# DOCUMENT TEXT
End users are looking more and more for sustainable products. In fact, 70% of consumers believe consuming foods produced using practices that contribute to the long-term health of the environment are important. Because of this shift, I always encourage consumers to buy U.S. produced foods, including those with soy ingredients. U.S. soybean farmers are committed to reducing the impact farming has on the environment.
As a farmer, what does sustainability mean to you and your farm?
BURRIER: Sustainability is really about giving farmers a future. It means my farm is going to be here for my grandkids to enjoy or even to work. It means providing food for our growing population and to keep families around the world fed. It means protecting our wildlife, water and soil. Sustainability means so many things and it has a direct impact on the livelihood and future of not just farmers, but communities around the world.
How are you supporting next generation farmers and what do you envision for the future of farming and food?
BURRIER: On our farm we choose to mentor the next generation and we currently have three different young farmers working with us. Farming isn't a turnkey operation, you really need experience to learn about and get comfortable with the decisions that need to be made. We need current farmers to take the time to support and nurture our successors.

# GIVEN INFORMATION
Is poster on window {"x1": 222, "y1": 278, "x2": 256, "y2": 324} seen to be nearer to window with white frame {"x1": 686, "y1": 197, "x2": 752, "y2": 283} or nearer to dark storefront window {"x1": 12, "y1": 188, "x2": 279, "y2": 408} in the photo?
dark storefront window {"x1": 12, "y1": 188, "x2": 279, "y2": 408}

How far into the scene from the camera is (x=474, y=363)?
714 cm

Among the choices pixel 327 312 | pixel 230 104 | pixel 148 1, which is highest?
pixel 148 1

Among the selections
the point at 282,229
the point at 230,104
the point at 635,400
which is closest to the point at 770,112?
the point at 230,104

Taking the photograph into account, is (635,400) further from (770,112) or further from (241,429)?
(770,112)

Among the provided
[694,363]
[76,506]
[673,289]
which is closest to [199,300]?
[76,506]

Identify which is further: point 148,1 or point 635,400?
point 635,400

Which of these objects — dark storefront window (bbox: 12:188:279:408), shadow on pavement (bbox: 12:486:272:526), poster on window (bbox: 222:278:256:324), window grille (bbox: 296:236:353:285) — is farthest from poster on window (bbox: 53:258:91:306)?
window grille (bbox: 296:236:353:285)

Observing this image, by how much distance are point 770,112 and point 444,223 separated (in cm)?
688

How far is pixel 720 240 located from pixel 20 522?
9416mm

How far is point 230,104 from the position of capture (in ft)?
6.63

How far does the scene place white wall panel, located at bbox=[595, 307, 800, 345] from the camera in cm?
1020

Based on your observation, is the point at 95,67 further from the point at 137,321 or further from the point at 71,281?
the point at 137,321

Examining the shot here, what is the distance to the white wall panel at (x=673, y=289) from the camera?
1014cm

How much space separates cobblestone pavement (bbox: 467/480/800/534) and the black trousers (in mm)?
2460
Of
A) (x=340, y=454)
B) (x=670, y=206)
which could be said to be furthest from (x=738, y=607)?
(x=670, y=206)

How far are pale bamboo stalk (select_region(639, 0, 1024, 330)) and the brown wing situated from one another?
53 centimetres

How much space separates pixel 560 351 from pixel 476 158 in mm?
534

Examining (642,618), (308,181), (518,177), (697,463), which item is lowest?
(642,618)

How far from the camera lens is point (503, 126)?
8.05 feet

# EXERCISE 1
In the interview on soybean farming and sustainability, list the things Burrier says sustainability means protecting.
# EXERCISE 2
Continue the interview on soybean farming and sustainability from its last sentence.
The entries play no part in what comes next.

# ANSWER 1
- Wildlife
- Water
- Soil

# ANSWER 2
As an industry, we need to come together and educate consumers on where their food comes from. Getting them to visit farms and learn about the sustainable ways they can support farmers is going to be key to the future of food. So many people don't realize that 98% of farms are family farms, not factory farms. U.S. farmers are working tirelessly to grow products to meet the rising demand for food while helping companies meet their sustainability and functionality goals. I'd love to see more consumers looking to buy U.S.-grown products to support U.S. farmers, local economies and help ensure jobs for the many individuals who play a role in providing the food that ends up on their plate.